**Exercise inputs:**
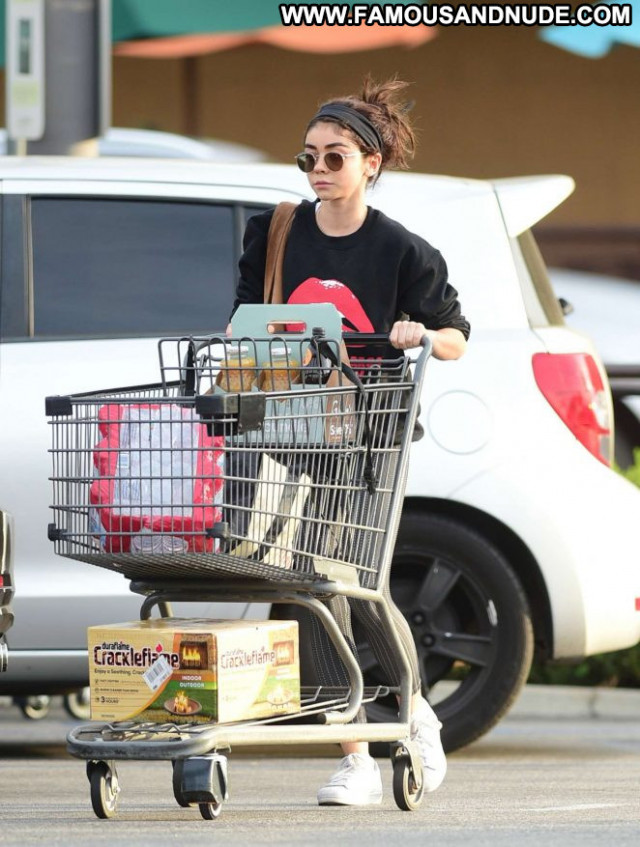 Sarah Los Angeles Shopping Los Angeles Babe Angel Beautiful Paparazzi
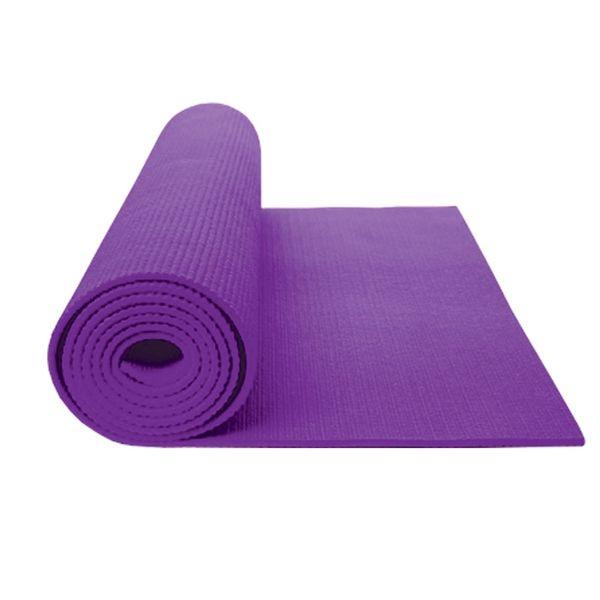 Colchoneta-Yoga-173-61-06Cm-Morado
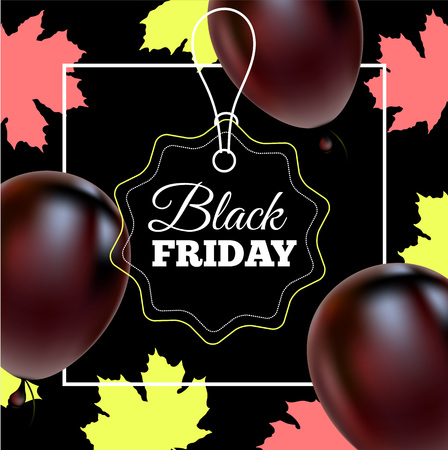 Black Friday Sale Poster with Shiny Balloons on Black Background with Square Frame. Vector illustration.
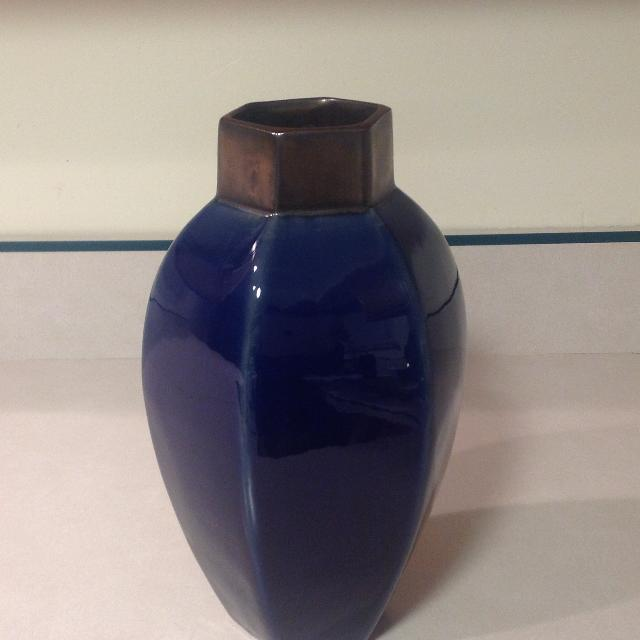 Find More Navy Blue Heavy Ceramic Vase For Sale At Up To 90 Off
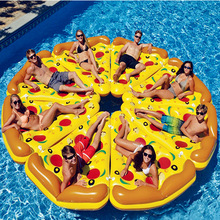 Giant Pizza Float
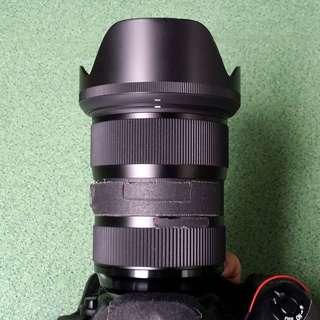 24-35mm F2 Sigma ART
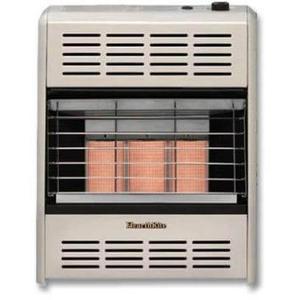 18,000 BTU Thermostat Natural Gas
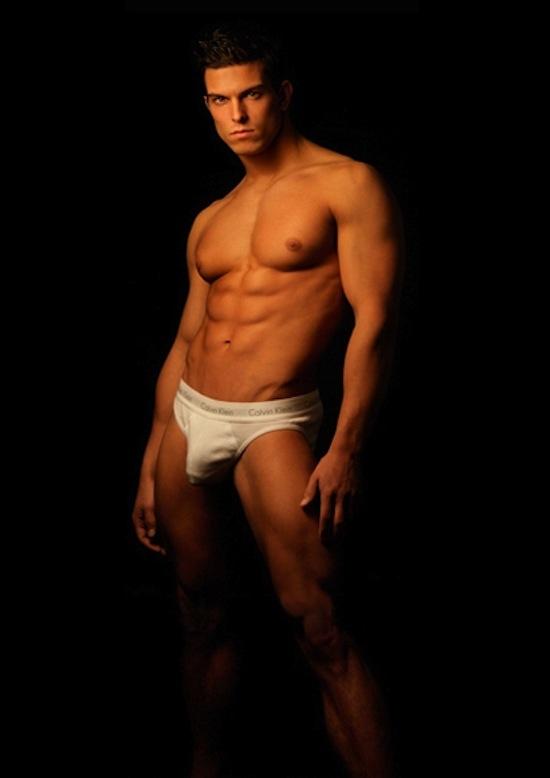 Michael Biserta in underwear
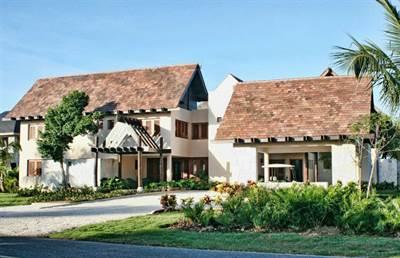 Punta Cana Luxury Villa For Sale  | 4 BDR 770  | Punta Cana Resort, Dominican Republic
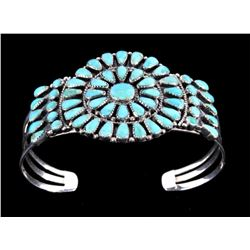 Navajo Turquoise Petit Point Sterling Bracelet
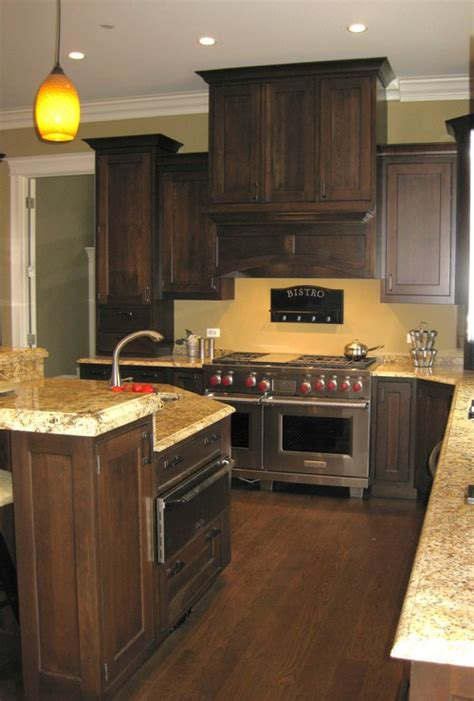 Kitchen Wall Colors With Dark Wood Cabinets | what other wall colors beside yellow tones will look good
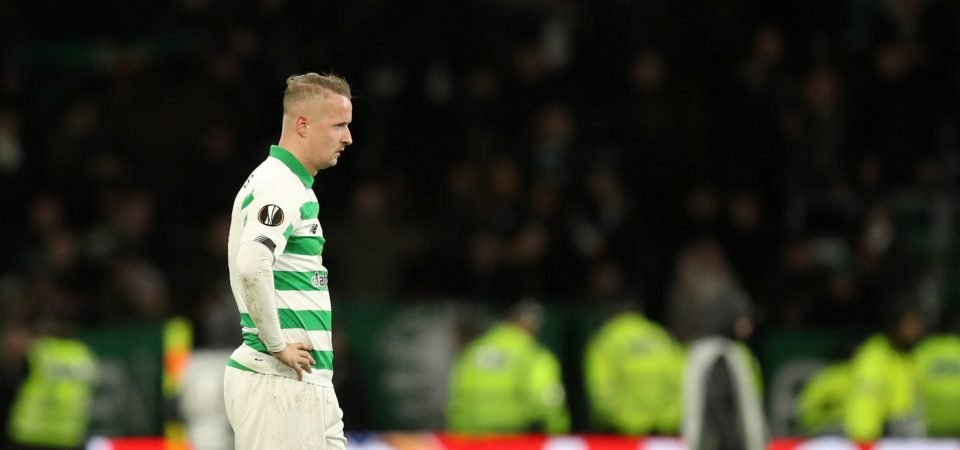 Forget Duffy: Celtic's Leigh Griffiths let Neil Lennon down in St Mirren defeat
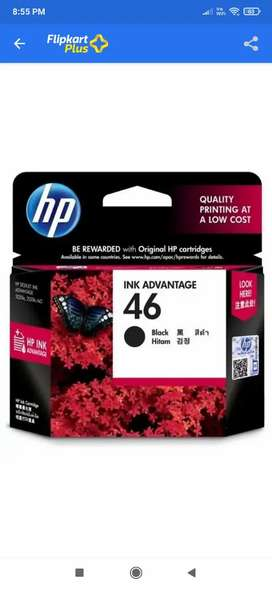 HP Ink advantage 46 black hitam catridge
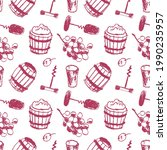 wine pattern seamless....   Shutterstock .eps vector #1990235957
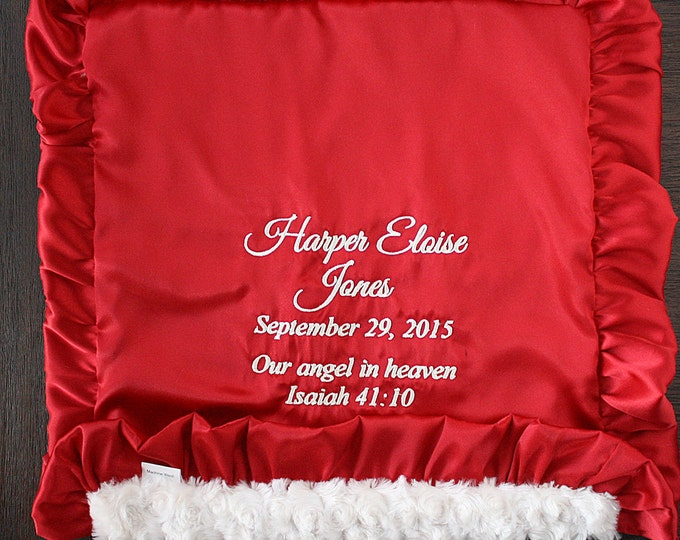 Baby Blanket, Christmas blanket, all sizes available, Blanket with name, Minky blanket, red blanket, Embroidered Blanket, personalized minky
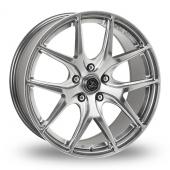 AC Wheels FF Hyper Black Alloy Wheels
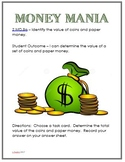 Math Center Money Mania 2.MD.8a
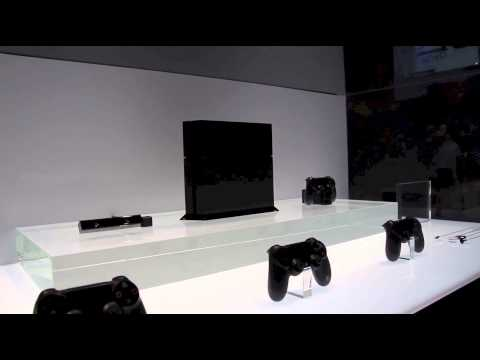 We turn our camera towards Sony's recently unveiled PlayStation 4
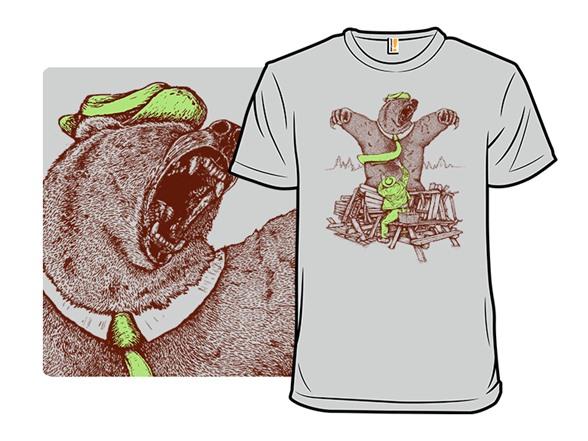 Hunger Pains Remix T Shirt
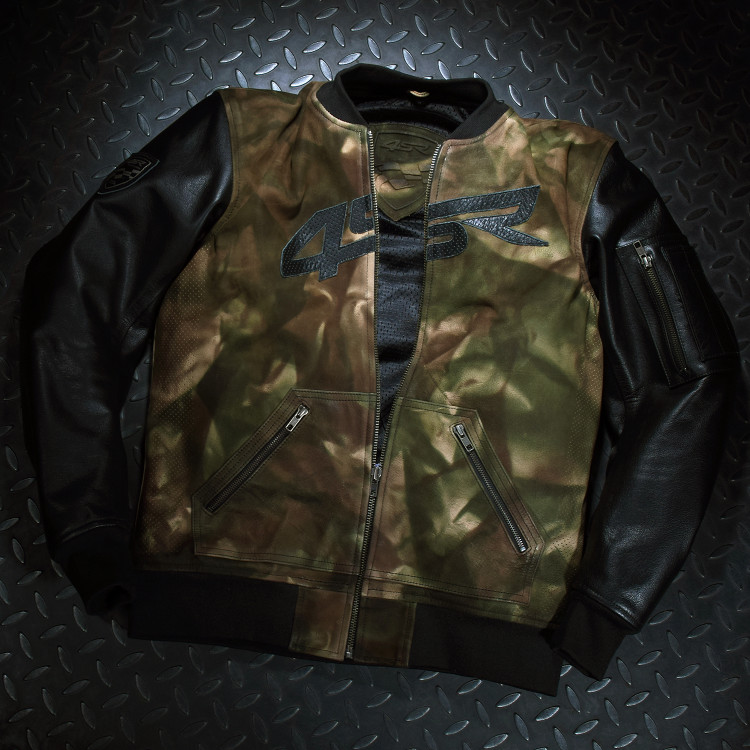 4SR Camo Bomber jacket motorcycle clothing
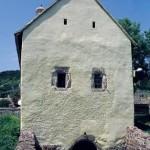 Alsóörsi Török ház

**Activity:** The result should be an exact copy of the material, containing no pictures.

**Task output:**
 Sarah Los Angeles Shopping Los Angeles Babe Angel Beautiful Paparazzi
 Colchoneta-Yoga-173-61-06Cm-Morado
 Black Friday Sale Poster with Shiny Balloons on Black Background with Square Frame. Vector illustration.
 Find More Navy Blue Heavy Ceramic Vase For Sale At Up To 90 Off
 Giant Pizza Float
 24-35mm F2 Sigma ART
 18,000 BTU Thermostat Natural Gas
 Michael Biserta in underwear
 Punta Cana Luxury Villa For Sale  | 4 BDR 770  | Punta Cana Resort, Dominican Republic
 Navajo Turquoise Petit Point Sterling Bracelet
 Kitchen Wall Colors With Dark Wood Cabinets | what other wall colors beside yellow tones will look good
 Forget Duffy: Celtic's Leigh Griffiths let Neil Lennon down in St Mirren defeat
 HP Ink advantage 46 black hitam catridge
 wine pattern seamless....   Shutterstock .eps vector #1990235957
 Baby Blanket, Christmas blanket, all sizes available, Blanket with name, Minky blanket, red blanket, Embroidered Blanket, personalized minky
 AC Wheels FF Hyper Black Alloy Wheels
 Math Center Money Mania 2.MD.8a
 We turn our camera towards Sony's recently unveiled PlayStation 4
 Hunger Pains Remix T Shirt
 4SR Camo Bomber jacket motorcycle clothing
 Alsóörsi Török ház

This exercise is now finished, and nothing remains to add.